2. That what Paul was it was possible for Agrippa to become.
(J. F. Smythe.)
I. HOW PERFECTLY CERTAIN PAUL WAS THAT HE WAS A CHRISTIAN. Agrippa had professed to be "almost persuaded." The apostle says, "I would to God that thou wert both almost and altogether" — what? "Such as I am." Could anything show more clearly that St. Paul had not the shadow of a doubt that he was a Christian? This is not so with many Christians. Even when others behold the evidence in their daily walk, they themselves can only say that they "hope." They are following on in the path to peace as nearly as they can find it, but whether it ends in assured glory, they can only know when the gates of the celestial city have closed behind them. It was not so when Christianity was young. This doubt and uncertainty is like our gorgeous churches, where the poor have no place; like our fashionable preachers, who glorify human nature instead of Christ; like our fashionable congregations, where dress and display attract the eye: it belongs to modern, not to ancient Christianity. Then men knew whom they had believed. Look at this confidence as displayed by St. Paul. He did not wish that they were what he "hoped" he might be, not what he "desired" to be, not what he "thought" he was. He wants them to be what he then and there is sure that he himself is — a Christian. Is such a certainty something which God only permitted the primitive believers to realise? Or, is it a privilege which all may know in personal experience? The whole question hangs on the character of Christ. You may be perfectly confident if Jesus is one who does not break His word. Such a confidence is exceedingly desirable. I do not see how St. Paul could have been so eager, unless he had the clearest convictions that he was himself saved. Moses could not have said to his brother-in-law, "Come thou with us and we will do thee good," if he had possessed no certain confidence that he and the people were on their way to Canaan.

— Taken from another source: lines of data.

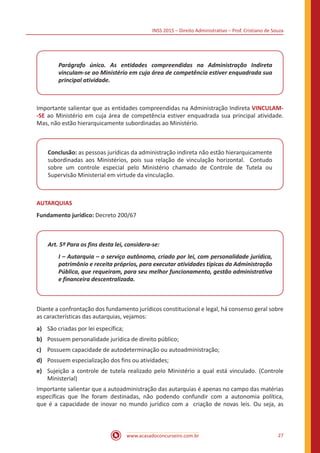 INSS 2015 – Direito Administrativo – Prof. Cristiano de Souza
www.acasadoconcurseiro.com.br 27
Parágrafo único. As entidades compreendidas na Administração Indireta
vinculam-se ao Ministério em cuja área de competência estiver enquadrada sua
principal atividade.
Importante salientar que as entidades compreendidas na Administração Indireta VINCULAM-
-SE ao Ministério em cuja área de competência estiver enquadrada sua principal atividade.
Mas, não estão hierarquicamente subordinadas ao Ministério.
Conclusão: as pessoas jurídicas da administração indireta não estão hierarquicamente
subordinadas aos Ministérios, pois sua relação de vinculação horizontal. Contudo
sobre um controle especial pelo Ministério chamado de Controle de Tutela ou
Supervisão Ministerial em virtude da vinculação.
AUTARQUIAS
Fundamento jurídico: Decreto 200/67
Art. 5º Para os fins desta lei, considera-se:
I – Autarquia – o serviço autônomo, criado por lei, com personalidade jurídica,
patrimônio e receita próprios, para executar atividades típicas da Administração
Pública, que requeiram, para seu melhor funcionamento, gestão administrativa
e financeira descentralizada.
Diante a confrontação dos fundamento jurídicos constitucional e legal, há consenso geral sobre
as características das autarquias, vejamos:
a)	 São criadas por lei específica;
b)	 Possuem personalidade jurídica de direito público;
c)	 Possuem capacidade de autodeterminação ou autoadministração;
d)	 Possuem especialização dos fins ou atividades;
e)	 Sujeição a controle de tutela realizado pelo Ministério a qual está vinculado. (Controle
Ministerial)
Importante salientar que a autoadministração das autarquias é apenas no campo das matérias
específicas que lhe foram destinadas, não podendo confundir com a autonomia política,
que é a capacidade de inovar no mundo jurídico com a criação de novas leis. Ou seja, as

So does assurance of faith make working Christians.
II. WHAT A GRAND THING PAUL EVIDENTLY ESTEEMED IT TO BE A CHRISTIAN! There are some men who undervalue their blessings. St. Paul was not one of that class. It was a cause of thanksgiving that by the grace of God he was what he was. Who were they that heard him?
1. In that assembly were men of wealth. And yet this poor prisoner cries out, "I would to God that all that hear me, were both almost and altogether what I am." To him Christianity was worth more than the riches of a Roman procurator.
2. There were men among those who heard him that day who had a home. And he who stood at that tribunal like his Master, "had not where to lay his head." He wrote, "We have no certain dwelling place." Yet it was this homeless man who cried out, "I would to God," etc. His Christianity was to him worth more than even a home.
3. Above all these were men of high rank and social position. And here was a man whose rank was to be counted as "the offscouring of all things," who yet cried out in such an august assembly, "I would to God," etc. Such was St. Paul's estimate of the worth of his Christianity. He could do without a home; he could dispense with the wealth of Festus; he could live without the crown of Agrippa, but he could not do without Christ, to him "the hope of glory." Today does he regret his estimate of his heritage? Today the wealth of God's glory is his. Today the home of God's saints is his portion. Today he reigns as king, a crown of glory on his brow.